Recently we reported on VivaVideo, yet another app available on Google Play that could put Android users at risk, by attempting to initiate premium subscriptions and delivering “invisible ads”, essentially stealing money from the user. Shortly prior, security firm Avast also listed 21 whole apps that are best to stay away from, as they’ve been found to bombard users with ads, even outside the app itself, among other things.But not all Android app dangers come from malicious intent, sometimes a developer just isn’t careful or caring enough, in order to protect its users.
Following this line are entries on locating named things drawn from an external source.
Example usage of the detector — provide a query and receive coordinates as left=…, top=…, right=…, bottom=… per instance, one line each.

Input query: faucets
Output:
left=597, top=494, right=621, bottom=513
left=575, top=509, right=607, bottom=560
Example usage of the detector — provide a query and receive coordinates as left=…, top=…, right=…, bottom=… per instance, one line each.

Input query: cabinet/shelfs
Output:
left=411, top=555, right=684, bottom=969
One such case now reported by cybersecurity firm Trustwave is said to have been leaking user data, in the form of user images and other media shared in private messaging sessions between its users and those who don’t have the app.
The app, named GO SMS Pro, looks just like an average messaging app, at the likes of Facebook Messenger, and promises to “encrypt messages & protect your privacy”.
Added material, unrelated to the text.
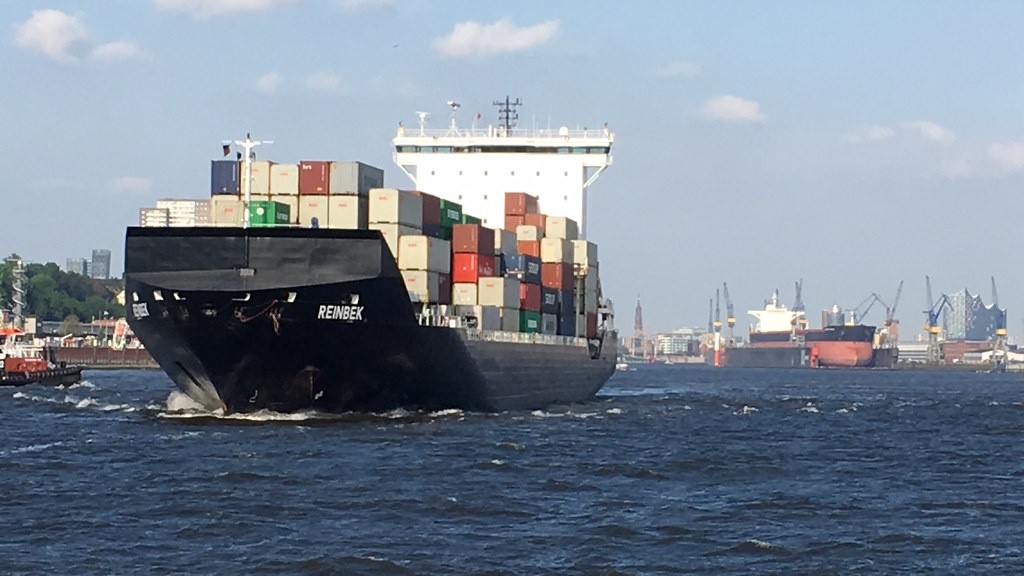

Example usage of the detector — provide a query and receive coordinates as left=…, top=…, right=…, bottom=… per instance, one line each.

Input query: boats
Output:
left=121, top=88, right=622, bottom=408
left=0, top=259, right=85, bottom=387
The app in question has been downloaded by millions of Android users
According to Trustwave, if a GO SMS Pro user sends a photo or another file to someone who doesn’t use the app, the media file in question will be sent as a link, that can be opened in any internet browser, on any device, and by anyone. On top of that, the links are generated in a sequential fashion, and thus are easy to guess. A malicious person could easily start sifting through countless private images that were sent via the app, finding any random people’s photos and media that they probably thought was privately shared between just one another.
Trustwave says that the privacy and security issue with this app was reported to its developer all the way back in August, but the developer never responded. It’s not clear if the issue has been patched since then, but for now, if you find yourself using messaging apps that aren’t made by trusted developers, it’s best to uninstall them. Especially if those apps are handling your private information.